▶ **Using the information**:
1. From the Sanat Sari Football Club text, list every label in the bulleted fact list at its top.
2. According to the Sanat Sari Football Club text, the relocation of which club led to Sanat Sari's formation?

▶ **Given text**:
Sanat Sari F.C.
- Full name: Sanat Sari Football Club
- Short name: Sanat Sari
- Founded: 2010; 7 years ago
- Ground: Shohada Stadium Sari Iran
- Head Coach: Behzad Dadashzadeh
- League: 2nd Division
- 2014–15: 2nd Division Group A, 4th
| Home colours |

= Sanat Sari F.C. =

Iranian football club

Sanat Sari Football Club is an Iranian football club based in Sari, Iran. They currently compete in the 2nd Division.

==History==
The club was formed out of the ensuring battle to relocate Mehrkam Pars Tehran after the club ran into financial difficulties. After initial reports that the club had been bought by the city of Urmia, the club mysteriously moved to
Sari a few days later.

▶ **Supplied records**:

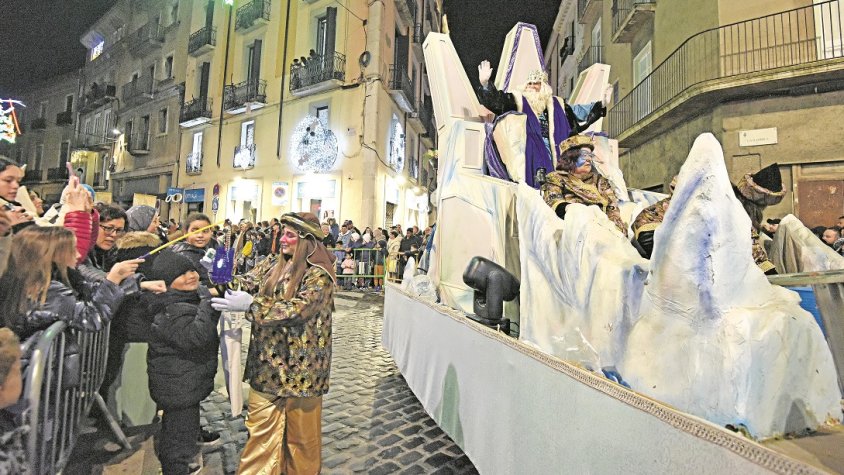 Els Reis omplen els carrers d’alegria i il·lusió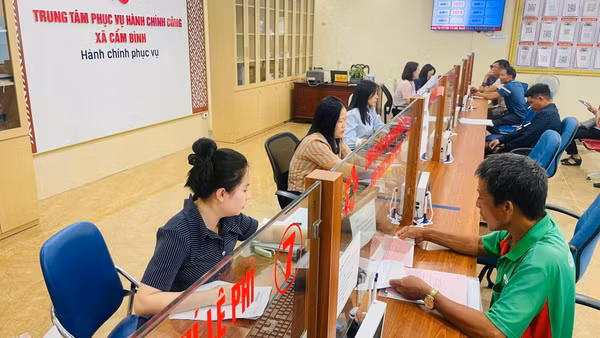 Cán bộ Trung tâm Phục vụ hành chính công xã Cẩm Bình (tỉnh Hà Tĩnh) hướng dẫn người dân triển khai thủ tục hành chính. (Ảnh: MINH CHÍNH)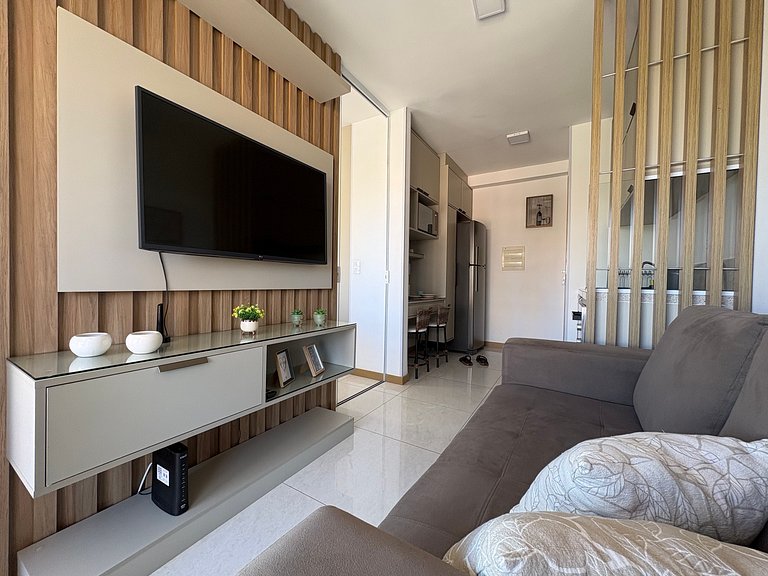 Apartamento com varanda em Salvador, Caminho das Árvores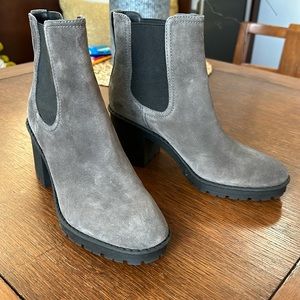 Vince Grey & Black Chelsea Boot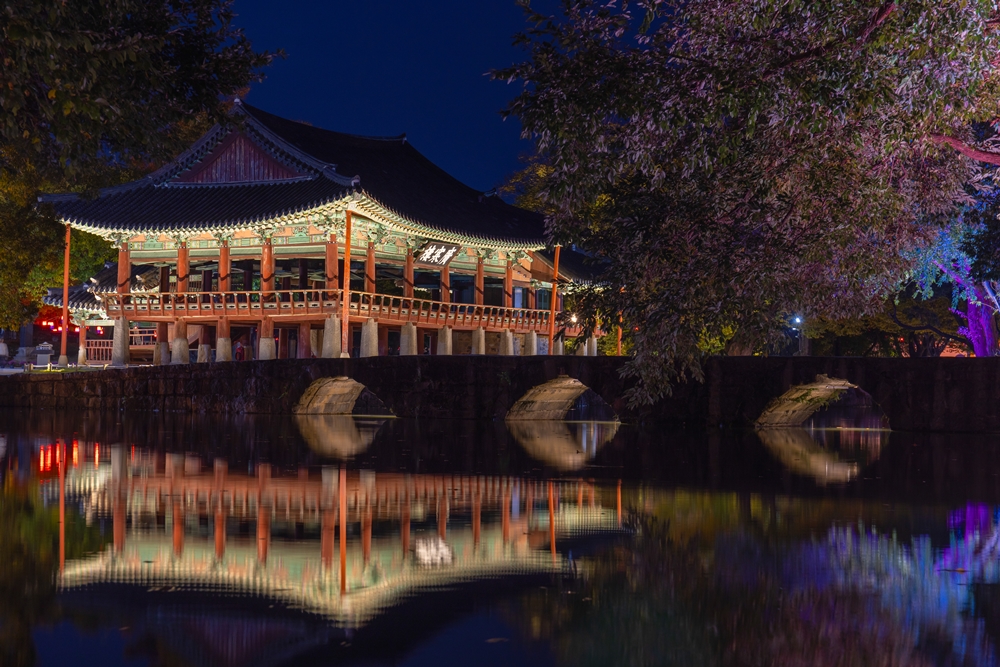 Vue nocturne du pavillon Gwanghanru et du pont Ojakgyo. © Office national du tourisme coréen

...

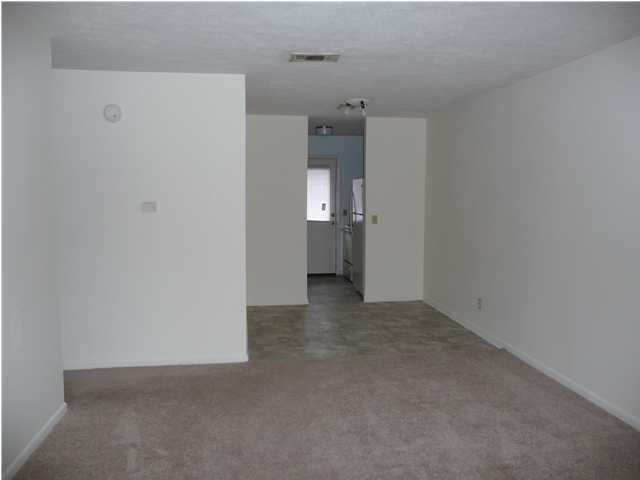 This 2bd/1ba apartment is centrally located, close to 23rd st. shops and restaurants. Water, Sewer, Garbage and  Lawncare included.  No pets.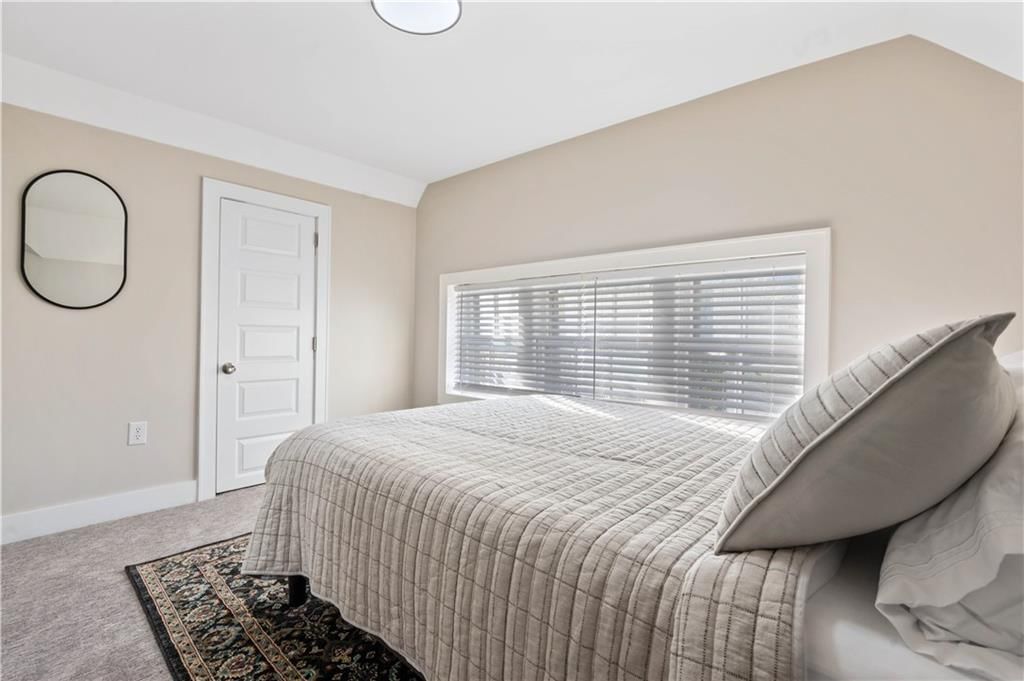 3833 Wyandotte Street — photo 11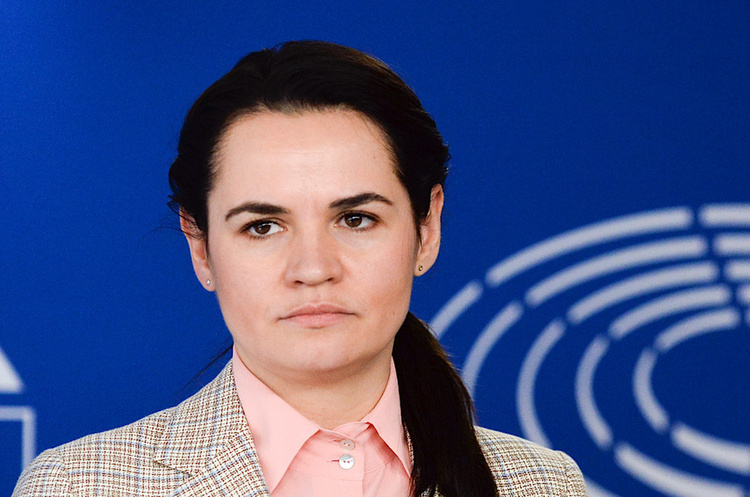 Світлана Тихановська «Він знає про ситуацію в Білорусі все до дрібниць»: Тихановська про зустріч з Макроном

▶ **Answer list**:
1. Full name, Short name, Founded, Ground, Head Coach, League, 2014–15

2. Mehrkam Pars Tehran